Over the course of Reuven and Danny’s long conversation, we see that the two boys have much in common. They share a ravenous intellectual curiosity, they both study Talmud diligently, they both evidence a deep commitment to and respect for Jewish tradition, they are both taught by David Malter, and they were even born in the same hospital. More important, we see how they complement each other: Danny is interested in science and the humanities, while Reuven’s strength is in mathematics. Danny is delighted to learn that Reuven knows so much about a subject with which he is unfamiliar because he sees that Reuven is an intellectual equal who can teach him about things he cannot learn on his own. Throughout The Chosen, all the characters hunger for knowledge, and Danny’s excitement over Reuven’s ability to teach him foreshadows the mutually beneficial role the boys will play in each other’s life. Each will teach and be taught by the other.
The epigraph of Book One of The Chosen is a quotation from Proverbs. It reads, “I was a son to my father. . . . And he taught me and said to me, ‘Let your heart hold fast my words. . . .’” This quotation emphasizes the importance of teaching imparted by a father to a son, and it is in his relationship to his father that Reuven’s situation differs most strikingly from Danny’s. Whereas Reuven’s father speaks to Reuven freely about all subjects, Reb Saunders only teaches Danny about Jewish law and custom. Reb Saunders attempts to restrict his son’s education to Hasidic customs and precepts, reflecting a small-minded and limited worldview in which such topics are the only ones worth learning.
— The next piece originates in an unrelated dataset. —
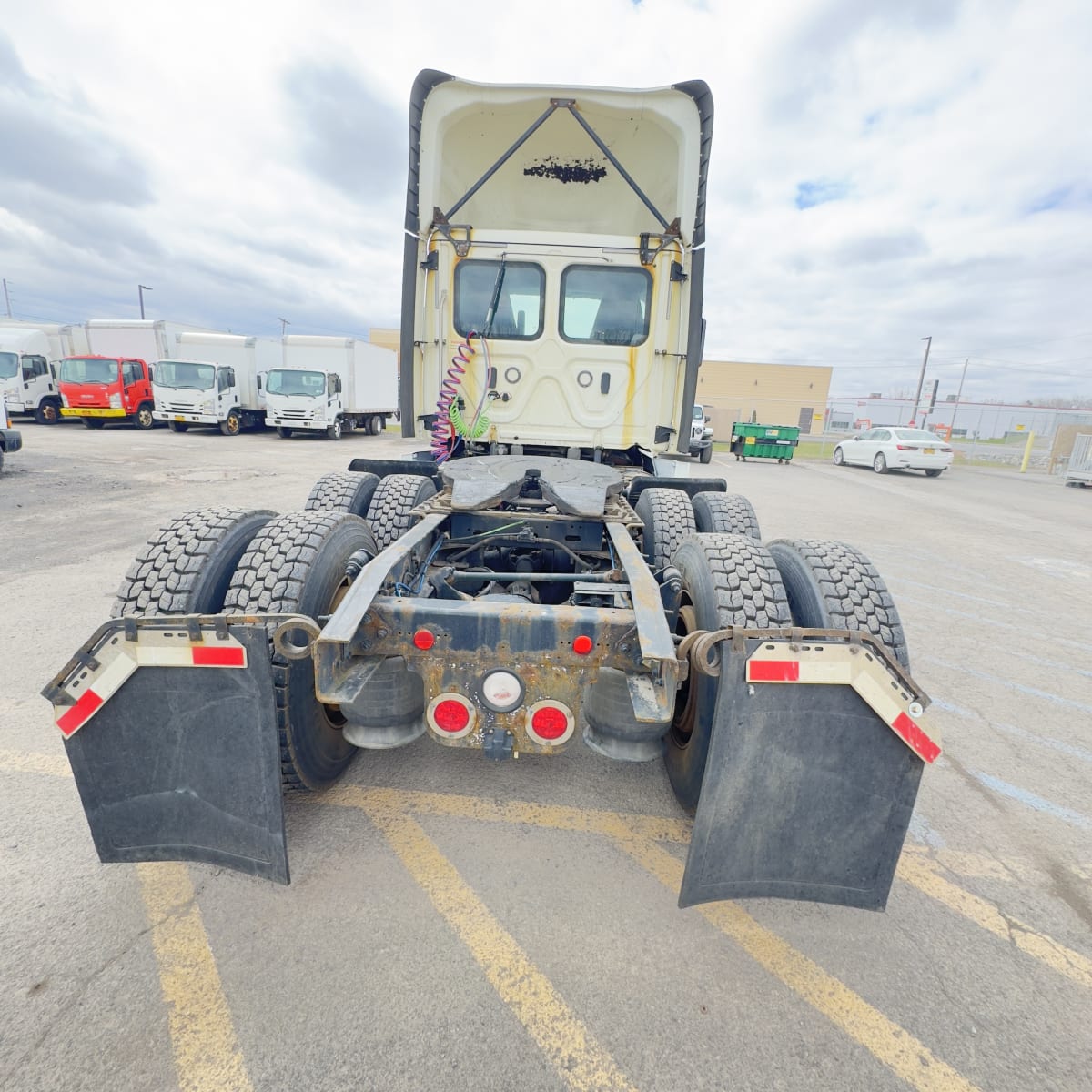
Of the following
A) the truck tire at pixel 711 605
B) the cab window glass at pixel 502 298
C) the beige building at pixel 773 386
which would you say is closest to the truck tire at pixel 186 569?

Reb Saunders’s silence seems unusually cruel and inexplicable, and his lack of non-liturgical interaction seems to imply a fundamental distance or coldness in his relationship with Danny. But in this chapter, Potok hints that silence doesn’t always imply coldness and distance when, after Danny reveals his doubts about God’s will and Reuven responds, the two boys “[sit] in silence a long time. It was a warm silence, though, not in the least bit awkward.” This brief passage foreshadows the multifaceted role silence plays later in the novel.
When Reuven says to Danny, “You look like a Hasid, but you don’t sound like one,” he shows that one’s senses can contradict and complement one another, each offering insight into the world that the others lack. Although Reuven’s eye heals completely, his experience in the hospital teaches him how fragile his vision is, both literally (in terms of the injury to his eye) and figuratively (in terms of his misperceptions about Danny). By listening to Danny, Reuven learns aspects of his friend that his eyes could never see.